## Exploration.

In [13]:
import pandas as pd
import re
import unicodedata
import numpy as np

In [6]:
train_df_raw = pd.read_csv('/kaggle/input/tweet-sentiment-extraction/train.csv')

In [11]:
_RE_COMBINE_WHITESPACE = re.compile(r"\s+")
def clean(string):
    unicode_string = unicodedata.normalize('NFKD', string).replace('\xa0', ' ')
    return _RE_COMBINE_WHITESPACE.sub(' ', unicode_string).strip()
train_df = train_df_raw.copy(deep=True)
train_df['text'] = train_df['text'].astype(str).apply(clean)
train_df['selected_text'] = train_df['selected_text'].astype(str).apply(clean)

We noticed that selected text on neutral strings tended to include all of the words from the original string. Was this more than a tendency? Apparently not

In [14]:
neutral_df = train_df.query('sentiment == "neutral"')
np.all(neutral_df['text'] == neutral_df['selected_text'])

False

In [15]:
neutral_df[neutral_df['text'].apply(len) - neutral_df['selected_text'].apply(len) > 10]

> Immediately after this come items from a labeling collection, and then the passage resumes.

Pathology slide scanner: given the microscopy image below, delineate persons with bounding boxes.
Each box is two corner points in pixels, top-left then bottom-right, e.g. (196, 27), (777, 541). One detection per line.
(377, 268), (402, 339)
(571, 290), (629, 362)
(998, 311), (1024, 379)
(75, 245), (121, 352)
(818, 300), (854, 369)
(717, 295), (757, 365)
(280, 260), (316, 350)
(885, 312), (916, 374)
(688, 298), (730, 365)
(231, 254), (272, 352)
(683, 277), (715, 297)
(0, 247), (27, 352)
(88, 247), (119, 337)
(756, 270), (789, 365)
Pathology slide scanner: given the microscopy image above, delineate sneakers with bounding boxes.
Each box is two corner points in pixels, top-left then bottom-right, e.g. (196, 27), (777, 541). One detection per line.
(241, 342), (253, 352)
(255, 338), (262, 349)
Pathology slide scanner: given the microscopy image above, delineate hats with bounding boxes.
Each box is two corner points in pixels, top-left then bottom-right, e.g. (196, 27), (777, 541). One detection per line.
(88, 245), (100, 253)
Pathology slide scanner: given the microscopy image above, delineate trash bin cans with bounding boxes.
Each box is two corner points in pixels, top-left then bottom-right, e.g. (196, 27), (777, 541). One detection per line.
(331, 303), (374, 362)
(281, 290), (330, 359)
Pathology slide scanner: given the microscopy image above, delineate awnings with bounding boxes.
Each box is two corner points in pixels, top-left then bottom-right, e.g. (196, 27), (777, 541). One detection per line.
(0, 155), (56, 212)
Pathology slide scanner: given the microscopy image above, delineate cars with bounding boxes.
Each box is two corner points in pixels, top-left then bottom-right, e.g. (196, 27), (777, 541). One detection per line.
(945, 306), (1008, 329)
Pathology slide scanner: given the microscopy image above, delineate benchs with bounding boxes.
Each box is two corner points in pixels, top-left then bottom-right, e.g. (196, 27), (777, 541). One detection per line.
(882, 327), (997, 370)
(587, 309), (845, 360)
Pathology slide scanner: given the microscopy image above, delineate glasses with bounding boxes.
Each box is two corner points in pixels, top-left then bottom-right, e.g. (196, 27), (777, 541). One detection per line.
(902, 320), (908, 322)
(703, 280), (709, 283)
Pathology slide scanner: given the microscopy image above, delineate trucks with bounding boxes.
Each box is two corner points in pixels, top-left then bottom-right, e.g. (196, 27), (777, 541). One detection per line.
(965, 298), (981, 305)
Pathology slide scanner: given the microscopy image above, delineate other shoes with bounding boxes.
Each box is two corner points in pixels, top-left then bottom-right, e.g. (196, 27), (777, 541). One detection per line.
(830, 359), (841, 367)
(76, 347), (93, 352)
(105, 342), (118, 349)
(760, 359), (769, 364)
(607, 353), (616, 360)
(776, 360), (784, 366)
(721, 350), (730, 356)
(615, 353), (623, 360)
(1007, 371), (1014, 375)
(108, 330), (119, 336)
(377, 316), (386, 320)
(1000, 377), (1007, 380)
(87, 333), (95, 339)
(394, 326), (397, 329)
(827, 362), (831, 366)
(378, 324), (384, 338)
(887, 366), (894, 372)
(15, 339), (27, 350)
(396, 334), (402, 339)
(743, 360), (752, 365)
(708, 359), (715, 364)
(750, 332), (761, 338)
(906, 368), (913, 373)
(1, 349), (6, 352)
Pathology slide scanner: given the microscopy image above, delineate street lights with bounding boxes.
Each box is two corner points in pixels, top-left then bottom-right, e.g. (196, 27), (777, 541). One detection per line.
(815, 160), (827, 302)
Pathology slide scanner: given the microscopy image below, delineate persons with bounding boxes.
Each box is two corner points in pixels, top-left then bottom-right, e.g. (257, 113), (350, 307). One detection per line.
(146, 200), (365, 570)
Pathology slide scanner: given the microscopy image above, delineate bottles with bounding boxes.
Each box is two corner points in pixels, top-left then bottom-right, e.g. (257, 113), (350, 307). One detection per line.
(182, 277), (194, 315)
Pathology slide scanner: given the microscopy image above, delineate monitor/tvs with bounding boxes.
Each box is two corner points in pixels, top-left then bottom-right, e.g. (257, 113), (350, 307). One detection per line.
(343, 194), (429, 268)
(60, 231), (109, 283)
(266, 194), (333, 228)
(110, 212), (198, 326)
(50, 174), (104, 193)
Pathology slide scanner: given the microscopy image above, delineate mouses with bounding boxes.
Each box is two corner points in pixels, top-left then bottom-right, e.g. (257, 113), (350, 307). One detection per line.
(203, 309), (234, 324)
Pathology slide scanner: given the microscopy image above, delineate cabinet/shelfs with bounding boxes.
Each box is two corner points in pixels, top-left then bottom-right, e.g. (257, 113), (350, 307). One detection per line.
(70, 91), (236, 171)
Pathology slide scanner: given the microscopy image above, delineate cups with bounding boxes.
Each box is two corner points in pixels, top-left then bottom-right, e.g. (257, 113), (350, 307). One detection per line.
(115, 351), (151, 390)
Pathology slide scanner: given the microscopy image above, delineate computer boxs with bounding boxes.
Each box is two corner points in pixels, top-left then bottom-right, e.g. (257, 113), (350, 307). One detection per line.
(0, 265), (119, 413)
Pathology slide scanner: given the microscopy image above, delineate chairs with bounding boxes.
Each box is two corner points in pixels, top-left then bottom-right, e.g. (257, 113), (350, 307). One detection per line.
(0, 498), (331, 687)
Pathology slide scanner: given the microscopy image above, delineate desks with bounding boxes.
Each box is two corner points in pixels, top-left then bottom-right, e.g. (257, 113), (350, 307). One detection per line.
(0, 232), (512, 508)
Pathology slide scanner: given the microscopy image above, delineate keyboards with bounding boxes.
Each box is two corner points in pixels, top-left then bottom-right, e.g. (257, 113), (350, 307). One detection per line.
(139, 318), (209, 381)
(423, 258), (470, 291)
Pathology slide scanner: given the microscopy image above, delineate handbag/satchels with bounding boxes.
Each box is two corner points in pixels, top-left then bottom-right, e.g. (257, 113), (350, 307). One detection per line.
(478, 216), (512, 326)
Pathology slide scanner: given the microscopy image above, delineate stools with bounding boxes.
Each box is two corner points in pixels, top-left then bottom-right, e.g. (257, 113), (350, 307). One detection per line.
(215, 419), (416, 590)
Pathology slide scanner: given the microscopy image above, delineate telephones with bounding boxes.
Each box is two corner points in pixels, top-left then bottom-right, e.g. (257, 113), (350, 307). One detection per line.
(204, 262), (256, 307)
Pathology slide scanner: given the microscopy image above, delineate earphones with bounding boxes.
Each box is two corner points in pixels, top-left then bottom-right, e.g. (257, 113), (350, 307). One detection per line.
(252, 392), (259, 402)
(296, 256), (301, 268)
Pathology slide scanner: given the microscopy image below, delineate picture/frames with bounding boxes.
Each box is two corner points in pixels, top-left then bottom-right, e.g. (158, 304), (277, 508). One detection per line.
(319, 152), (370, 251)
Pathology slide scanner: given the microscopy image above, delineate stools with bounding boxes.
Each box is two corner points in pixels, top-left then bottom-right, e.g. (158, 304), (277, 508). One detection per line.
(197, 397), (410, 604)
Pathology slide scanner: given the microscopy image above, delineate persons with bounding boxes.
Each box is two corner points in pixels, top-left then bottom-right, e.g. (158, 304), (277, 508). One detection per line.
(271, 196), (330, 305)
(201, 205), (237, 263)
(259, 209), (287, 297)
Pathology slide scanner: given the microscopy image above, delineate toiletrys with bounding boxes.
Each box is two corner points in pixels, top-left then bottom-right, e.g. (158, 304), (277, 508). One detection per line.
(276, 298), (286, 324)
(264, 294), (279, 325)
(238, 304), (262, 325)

Unnamed: 0,textID,text,selected_text,sentiment
35,4f5267ad70,"Thats it, its the end. Tears for Fears vs Eric...","Thats it, its the end. Tears for Fears",neutral
57,6086b1f016,will be back later. http://plurk.com/p/rp3k7,will be back later.,neutral
110,9c4817f73b,if u have a friendster add me!!!!!!!!! my emai...,if u have a friendster add me!!!!!!!!! my emai...,neutral
198,931a866d3f,Had nicotine replacement patch on for 4 hours....,"So far, so good, but I did sleep for most of t...",neutral
199,7a718b23ef,_Sanderson What`s with Twatter lately? Either ...,What`s with Twatter lately? Either I can`t get...,neutral
...,...,...,...,...
27114,556d273874,http://tinyurl.com/cyonct vote for Rob,vote for Rob,neutral
27140,c28465b668,Google ... show me apples ... I only want to s...,Google ... show me apples ... I only want to s...,neutral
27301,6cf2428a33,I`m like so upset with you.. haha.. you never ...,I`m like so upset with you.. haha..,neutral
27332,3a9d357027,haha i see im so bored rite now.. it seems lik...,haha i see im so bored rite now.,neutral


Looks like links are often not included in the selected text

------------MISC------------

In [None]:
def jaccard(str1, str2, debug = False): 
    a = set(str1.lower().split()) 
    b = set(str2.lower().split())
    c = a.intersection(b)
    if debug:
        print(a)
        print(b)
        print(c)
    return float(len(c)) / (len(a) + len(b) - len(c))

In [None]:
LINK_WORDS = ['http', 'www', '.com']

def is_link(x):
    for link_word in LINK_WORDS:
        if link_word in x:
            return True
    return False

class Tokenizer:
    def __init__(self, bert_tokenizer):
        self.bert_tokenizer = bert_tokenizer
    
    def tokenize(self, string, strip_link = False):
        if strip_link:
            tokens = [x.lower() for x in string.split(' ')]
            tokens = [x for x in tokens if not is_link(x)]
            string = ' '.join(tokens)
        
        spaced_strings = string.split(' ')
        index_map = []
        all_tokens = []
        cur_sum = 0
        for string in spaced_strings:
            tokens = self.bert_tokenizer.tokenize(string)
            for token in tokens:
                index_map.append(cur_sum)
                cur_sum += len(token)
            cur_sum += 1
            all_tokens.extend(tokens)
        return all_tokens, index_map

tokenizer = Tokenizer(bert_tokenizer)